=== Complete the following ===
• 1. From the Docker bind mount text, repeat the part starting at "When the option" and ending at "and/or /tmp/a would exist.", swapping "replicas" for "copies".
• 2. For each statement, say yes or no to whether it agrees with the Docker bind mount text, and quote the words of the text that decide it. (a) Named volumes support bind propagation. (b) The bind-propagation option defaults to rprivate for bind mounts. (c) With a slave mount, the original mount can see a sub-mount that the replica mount exposes.

=== Passage shown ===
----------

When the option is not specified, the default behavior correponds to setting enabled.
bind-nonrecursive bind-nonrecursive is deprecated since Docker Engine v25.0. Use bind-recursiveinstead.

A value is optional:

  • true or 1: Equivalent to bind-recursive=disabled.
  • false or 0: Equivalent to bind-recursive=enabled.
Bind propagation

Bind propagation refers to whether or not mounts created within a given bind mount or named volume can be propagated to replicas of that mount. Consider a mount point /mnt, which is also mounted on /tmp. The propagation settings control whether a mount on /tmp/a would also be available on /mnt/a. Each propagation setting has a recursive counterpoint. In the case of recursion, consider that /tmp/a is also mounted as /foo. The propagation settings control whether /mnt/a and/or /tmp/a would exist.

The bind-propagation option defaults to rprivate for both bind mounts and volume mounts, and is only configurable for bind mounts. In other words, named volumes do not support bind propagation.

  • shared: Sub-mounts of the original mount are exposed to replica mounts, and sub-mounts of replica mounts are also propagated to the original mount.
  • slave: similar to a shared mount, but only in one direction. If the original mount exposes a sub-mount, the replica mount can see it. However, if the replica mount exposes a sub-mount, the original mount cannot see it.
  • private: The mount is private. Sub-mounts within it are not exposed to replica mounts, and sub-mounts of replica mounts are not exposed to the original mount.
  • rshared: The same as shared, but the propagation also extends to and from mount points nested within any of the original or replica mount points.
  • rslave: The same as slave, but the propagation also extends to and from mount points nested within any of the original or replica mount points.

----------

=== Exercise data ===
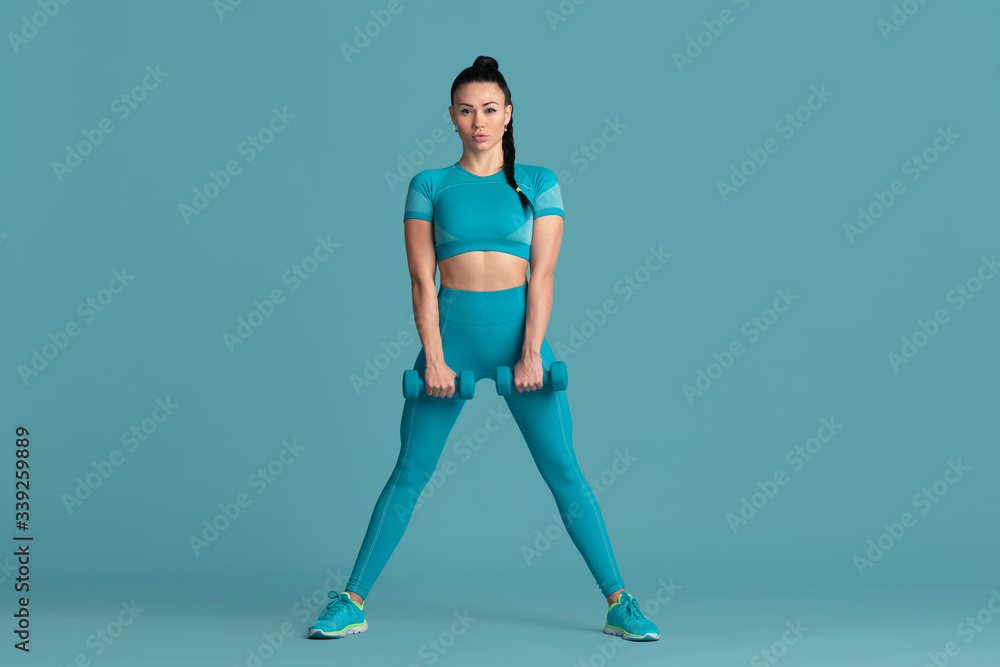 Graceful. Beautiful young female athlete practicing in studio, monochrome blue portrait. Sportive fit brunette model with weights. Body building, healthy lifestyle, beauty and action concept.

----------

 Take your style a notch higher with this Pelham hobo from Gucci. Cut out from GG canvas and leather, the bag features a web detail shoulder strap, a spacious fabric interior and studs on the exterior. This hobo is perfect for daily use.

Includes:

----------

=== Results by task ===
• 1.
When the option is not specified, the default behavior correponds to setting enabled.
bind-nonrecursive bind-nonrecursive is deprecated since Docker Engine v25.0. Use bind-recursiveinstead.

A value is optional:

  • true or 1: Equivalent to bind-recursive=disabled.
  • false or 0: Equivalent to bind-recursive=enabled.
Bind propagation

Bind propagation refers to whether or not mounts created within a given bind mount or named volume can be propagated to copies of that mount. Consider a mount point /mnt, which is also mounted on /tmp. The propagation settings control whether a mount on /tmp/a would also be available on /mnt/a. Each propagation setting has a recursive counterpoint. In the case of recursion, consider that /tmp/a is also mounted as /foo. The propagation settings control whether /mnt/a and/or /tmp/a would exist.

• 2.
(a) No: "named volumes do not support bind propagation."
(b) Yes: "The bind-propagation option defaults to rprivate for both bind mounts and volume mounts"
(c) No: "However, if the replica mount exposes a sub-mount, the original mount cannot see it."